Today a group of 55 social justice, immigrant and civil rights organizations in New York (including my own, the Drum Major Institute for Public Policy) sent a letter to NYPD Commissioner Ray Kelly asking him to speak out against SB1070, Arizona's strict anti-immigrant law.
From the letter:
Your voice would add gravitas and momentum to the growing national consensus opposed to discriminatory policies like SB1070 and at a moment of great uncertainty would serve to reassure both immigrant and non-immigrant New Yorkers that New York City does not share the counterproductive law enforcement strategy being implemented in Arizona.
Here in New York, a public stance against SB1070 would put Kelly in the company of Mayor Michael Bloomberg, Comptroller John Liu and Public Advocate Bill De Blasio, city leaders who have publicly denounced Arizona's anti-immigrant policy.
As the top law enforcement official in our city, the Commissioner is in charge of keeping New Yorkers safe; he must condemn SB1070 because it undermines the ability of Arizona's police officers to do the same.

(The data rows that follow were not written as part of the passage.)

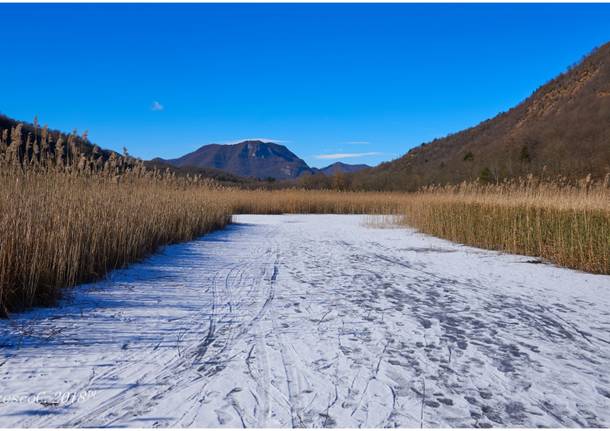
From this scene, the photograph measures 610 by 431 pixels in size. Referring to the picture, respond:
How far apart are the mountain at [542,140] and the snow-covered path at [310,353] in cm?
1541

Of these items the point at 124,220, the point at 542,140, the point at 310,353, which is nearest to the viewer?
the point at 310,353

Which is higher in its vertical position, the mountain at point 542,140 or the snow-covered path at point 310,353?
the mountain at point 542,140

Last month, a group of urban police chiefs, including those from from Los Angeles, Philadelphia and Salt Lake City, met with U.S. Attorney General Eric Holder to argue that Arizona's law will actually increase crime in U.S. cities, not reduce it. They know from experience that when immigrants are afraid contact with police will lead to deportation, many will hesitate to come forward when they are victims or witnesses of crimes--this is virtually guaranteed under SB1070. Without the cooperation of immigrant communities, it will be extremely difficult for Arizona's police officers to gather the information needed to catch violent criminals and otherwise do their jobs.
It's clear that despite the claims of supporters, SB1070 isn't about public safety. In fact, multiple sources have found that in the past few years, violent and property crime in Arizona has significantly gone down, just as the immigrant population--both legal and undocumented--has rapidly increased.
So let's recognize Arizona's law for what it really is: an effort to drive out undocumented immigrants by any means necessary, an effort that threatens to alienate all Arizonans of color.
SB1070 won't go into effect until July 29. But in the meantime, the number of states considering copycat legislation linked to the far-right continues to grow. Commissioner Kelly must weigh in now on this polarizing issue and make it clear to the nation that the NYPD does not support Arizona's march toward state-sanctioned racial profiling and discrimination.